### Stated problem
Give the lines again exactly, from the one holding "Is (157,75) nearer" to the last line of the listing below, both ends included and nothing added.

Records of spatial reasoning questions
----------

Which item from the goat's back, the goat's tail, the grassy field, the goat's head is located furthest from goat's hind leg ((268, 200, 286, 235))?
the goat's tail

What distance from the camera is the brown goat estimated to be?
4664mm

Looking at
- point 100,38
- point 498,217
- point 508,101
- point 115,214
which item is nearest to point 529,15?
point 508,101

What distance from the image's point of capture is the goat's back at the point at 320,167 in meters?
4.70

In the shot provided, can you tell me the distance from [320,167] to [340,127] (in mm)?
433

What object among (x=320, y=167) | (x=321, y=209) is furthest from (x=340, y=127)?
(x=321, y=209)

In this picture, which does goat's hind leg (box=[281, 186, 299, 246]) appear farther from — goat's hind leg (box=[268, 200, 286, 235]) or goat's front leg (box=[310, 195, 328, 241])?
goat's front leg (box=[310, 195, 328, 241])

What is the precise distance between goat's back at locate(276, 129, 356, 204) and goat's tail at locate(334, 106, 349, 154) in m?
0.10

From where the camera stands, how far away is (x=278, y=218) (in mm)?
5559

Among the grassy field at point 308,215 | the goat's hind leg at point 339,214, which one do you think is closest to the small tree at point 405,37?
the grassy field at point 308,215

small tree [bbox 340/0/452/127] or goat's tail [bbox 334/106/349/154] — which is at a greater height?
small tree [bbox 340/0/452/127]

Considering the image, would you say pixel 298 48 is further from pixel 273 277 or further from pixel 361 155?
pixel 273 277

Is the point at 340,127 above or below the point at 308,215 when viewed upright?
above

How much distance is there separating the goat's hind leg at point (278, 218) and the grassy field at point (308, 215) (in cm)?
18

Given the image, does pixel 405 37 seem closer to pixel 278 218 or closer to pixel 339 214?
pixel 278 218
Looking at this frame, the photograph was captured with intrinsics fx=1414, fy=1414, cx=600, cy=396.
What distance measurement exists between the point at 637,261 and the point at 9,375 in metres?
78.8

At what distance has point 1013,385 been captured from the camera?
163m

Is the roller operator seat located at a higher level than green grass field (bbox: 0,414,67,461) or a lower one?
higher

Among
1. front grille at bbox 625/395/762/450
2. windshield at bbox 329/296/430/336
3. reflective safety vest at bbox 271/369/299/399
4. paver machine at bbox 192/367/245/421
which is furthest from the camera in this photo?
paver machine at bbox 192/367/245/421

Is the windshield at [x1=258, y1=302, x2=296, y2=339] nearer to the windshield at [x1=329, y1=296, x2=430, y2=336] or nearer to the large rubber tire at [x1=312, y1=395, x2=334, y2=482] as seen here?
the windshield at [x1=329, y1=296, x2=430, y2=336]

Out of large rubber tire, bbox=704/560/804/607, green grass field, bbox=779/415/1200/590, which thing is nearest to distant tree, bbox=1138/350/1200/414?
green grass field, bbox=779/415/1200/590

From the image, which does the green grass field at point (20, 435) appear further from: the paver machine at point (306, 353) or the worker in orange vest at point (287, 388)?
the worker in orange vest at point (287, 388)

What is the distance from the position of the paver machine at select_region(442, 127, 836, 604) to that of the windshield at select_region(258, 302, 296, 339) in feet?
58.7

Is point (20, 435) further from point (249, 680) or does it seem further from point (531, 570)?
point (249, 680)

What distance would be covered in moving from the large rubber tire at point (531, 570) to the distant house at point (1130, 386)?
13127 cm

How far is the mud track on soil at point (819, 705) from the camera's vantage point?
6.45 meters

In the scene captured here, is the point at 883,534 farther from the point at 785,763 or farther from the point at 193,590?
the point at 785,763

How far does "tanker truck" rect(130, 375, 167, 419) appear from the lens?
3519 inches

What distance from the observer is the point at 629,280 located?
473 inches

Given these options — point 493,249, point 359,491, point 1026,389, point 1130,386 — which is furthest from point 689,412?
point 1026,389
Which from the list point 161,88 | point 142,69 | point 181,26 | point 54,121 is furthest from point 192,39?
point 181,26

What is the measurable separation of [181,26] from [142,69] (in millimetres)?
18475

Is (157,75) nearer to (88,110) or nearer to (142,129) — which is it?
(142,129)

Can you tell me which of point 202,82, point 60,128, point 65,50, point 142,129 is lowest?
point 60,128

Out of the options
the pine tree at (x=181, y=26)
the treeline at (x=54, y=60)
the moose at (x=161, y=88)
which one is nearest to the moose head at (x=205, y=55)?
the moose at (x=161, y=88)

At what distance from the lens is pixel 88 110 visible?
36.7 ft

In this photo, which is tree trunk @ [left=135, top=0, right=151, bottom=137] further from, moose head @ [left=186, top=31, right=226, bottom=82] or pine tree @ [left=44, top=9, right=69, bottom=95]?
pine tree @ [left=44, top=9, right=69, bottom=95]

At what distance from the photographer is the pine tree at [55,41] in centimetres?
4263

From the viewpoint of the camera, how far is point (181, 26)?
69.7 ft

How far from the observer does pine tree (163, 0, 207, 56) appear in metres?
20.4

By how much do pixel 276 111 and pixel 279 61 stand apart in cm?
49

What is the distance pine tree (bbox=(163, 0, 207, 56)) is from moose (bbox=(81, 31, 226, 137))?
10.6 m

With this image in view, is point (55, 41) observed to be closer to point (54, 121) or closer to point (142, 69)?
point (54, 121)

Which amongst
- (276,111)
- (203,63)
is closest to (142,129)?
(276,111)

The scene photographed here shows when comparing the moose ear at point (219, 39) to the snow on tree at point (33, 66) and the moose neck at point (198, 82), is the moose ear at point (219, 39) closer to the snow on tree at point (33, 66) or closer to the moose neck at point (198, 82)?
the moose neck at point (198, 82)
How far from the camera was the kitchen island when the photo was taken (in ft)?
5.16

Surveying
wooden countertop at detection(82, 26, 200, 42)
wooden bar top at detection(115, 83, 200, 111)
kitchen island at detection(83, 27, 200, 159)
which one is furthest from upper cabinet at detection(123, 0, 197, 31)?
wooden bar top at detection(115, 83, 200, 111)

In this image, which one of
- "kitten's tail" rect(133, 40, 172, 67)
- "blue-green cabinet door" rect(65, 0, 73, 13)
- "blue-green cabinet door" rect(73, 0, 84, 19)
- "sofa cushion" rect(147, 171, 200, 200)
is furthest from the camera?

----------

### The response
Is (157,75) nearer to (88,110) or nearer to (142,129) — which is it?
(142,129)

Can you tell me which of point 202,82, point 60,128, point 65,50, point 142,129 is lowest?
point 60,128

Out of the options
the pine tree at (x=181, y=26)
the treeline at (x=54, y=60)
the moose at (x=161, y=88)
which one is nearest to the moose head at (x=205, y=55)?
the moose at (x=161, y=88)

At what distance from the lens is pixel 88 110 visible?
36.7 ft

In this photo, which is tree trunk @ [left=135, top=0, right=151, bottom=137] further from, moose head @ [left=186, top=31, right=226, bottom=82] or pine tree @ [left=44, top=9, right=69, bottom=95]?
pine tree @ [left=44, top=9, right=69, bottom=95]

At what distance from the photographer is the pine tree at [55,41] in centimetres?
4263

From the viewpoint of the camera, how far is point (181, 26)?
69.7 ft

How far from the observer does pine tree (163, 0, 207, 56) appear in metres?
20.4

By how much do pixel 276 111 and pixel 279 61 stand apart in cm?
49

What is the distance pine tree (bbox=(163, 0, 207, 56)) is from moose (bbox=(81, 31, 226, 137))?
10.6 m

With this image in view, is point (55, 41) observed to be closer to point (54, 121) or closer to point (142, 69)?
point (54, 121)

Which amongst
- (276,111)
- (203,63)
is closest to (142,129)?
(276,111)

The scene photographed here shows when comparing the moose ear at point (219, 39) to the snow on tree at point (33, 66) and the moose neck at point (198, 82), is the moose ear at point (219, 39) closer to the snow on tree at point (33, 66) or closer to the moose neck at point (198, 82)?
the moose neck at point (198, 82)
How far from the camera was the kitchen island when the photo was taken (in ft)?
5.16

Surveying
wooden countertop at detection(82, 26, 200, 42)
wooden bar top at detection(115, 83, 200, 111)
kitchen island at detection(83, 27, 200, 159)
which one is furthest from upper cabinet at detection(123, 0, 197, 31)?
wooden bar top at detection(115, 83, 200, 111)

In this image, which one of
- "kitten's tail" rect(133, 40, 172, 67)
- "blue-green cabinet door" rect(65, 0, 73, 13)
- "blue-green cabinet door" rect(73, 0, 84, 19)
- "sofa cushion" rect(147, 171, 200, 200)
is furthest from the camera?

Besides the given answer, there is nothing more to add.